Роль беспристрастного наблюдателя сильно не по мне. Однако я попытаюсь как можно точнее описывать увиденное.
Пришлось отвлечься на умывание. Лайл уже готовится ко сну. Я уверил его, что меня тоже клонит в сон. То печенье, которое мне удалось сохранить, я обернул салфеткой и положил за тумбочку. Найдите его там, если нужно будет для расследования.
Скоро погасят свет. Помогай нам, Единый. Я не знаю, что таится здесь во тьме по ночам и кто или что навещает спящих, чтобы забрать у них боль и память. Однако намереваюсь узнать. Предчувствие говорит мне, что дело может оказаться куда страшнее, чем мы предполагали. Если так и будет — прошу, закончите за нас и прекратите то, чем занимаются Тройоло.
Я хотел попрощаться в конце этих строк, Мелони. Однако тебе едва ли доставит удовольствие переводить всю эту сентиментальную чушь. Живи счастливо, Укротительница Зверей. Иногда смотри на море в память о глупом старом Альбатросе.
И скажи другой Укротительнице — пусть она остаётся такой же как сейчас невыносимой.
До самого конца.
ЖУРНАЛ НОЧНОГО БДЕНИЯ В НОЧЬ НА 1-Е СТРЕЛКА
10 часов. Только что погасили свет. Лайл уже в постели. Судя по всему, его мгновенно сморило. Как хорошо, что не нужно макать перо в чернильницу. Всё же писать на весу немного неудоб (уходящий вниз росчерк).
Из-за флектуса кажется, что ночь отступила, очертив призрачно-голубоватый круг, в котором я сижу. Тетрадь видна довольно явно, теперь только бы вспомнить навыки пансиона и писать разборчиво.
11 часов. Часы на стене едва различимы в темноте. Однако мягкие удары, отдалённые, вкрадчивые доносятся из холла, снизу. В коридорах тихо. И ни звука из остальных спален.

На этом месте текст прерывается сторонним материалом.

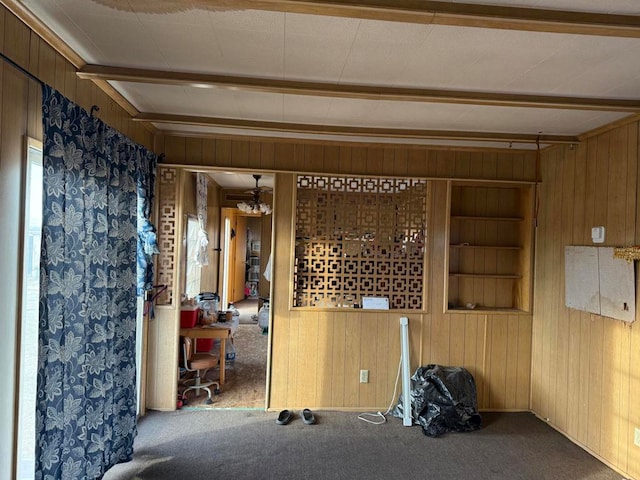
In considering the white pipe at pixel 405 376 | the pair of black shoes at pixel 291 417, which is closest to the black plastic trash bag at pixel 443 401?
the white pipe at pixel 405 376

Лайл всхрапывает и брыкается, ему снится недоброе. Скомкал одеяло, правая нога свешивается с кровати. Окликаю его шёпотом. Потом громче. Но он только бормочет что-то невнятно и вновь погружается в сон.
Мне спать всё ещё не хочется. Темнота вокруг кажется живой, шевелящейся. Там, за пределами голубоватого круга, таится неведомое… и эта тишь, нет даже ночных распевов тенн, к которым я привык в питомнике.

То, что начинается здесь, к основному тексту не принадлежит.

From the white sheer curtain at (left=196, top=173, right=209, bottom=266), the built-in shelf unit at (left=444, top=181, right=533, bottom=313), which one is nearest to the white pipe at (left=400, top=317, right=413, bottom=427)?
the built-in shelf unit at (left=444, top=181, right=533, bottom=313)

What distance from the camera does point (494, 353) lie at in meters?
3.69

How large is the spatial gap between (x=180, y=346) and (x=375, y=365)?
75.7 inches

Я специально отдёрнул занавески в своей комнате. Но луна простужена и отсыпается под сотней плотных серых одеял. Наши окна выходят на сад, а вечерние фонари в нём гасят с отбоя. Со двора не приходит ни капли света.
Из-за флектуса глаза плохо привыкают ко тьме. Почти не вижу, что творится в моей комнате. И главное — в комнате Лайла. Поскольку я бодрствую, что бы ни случилось — это будет направлено на него.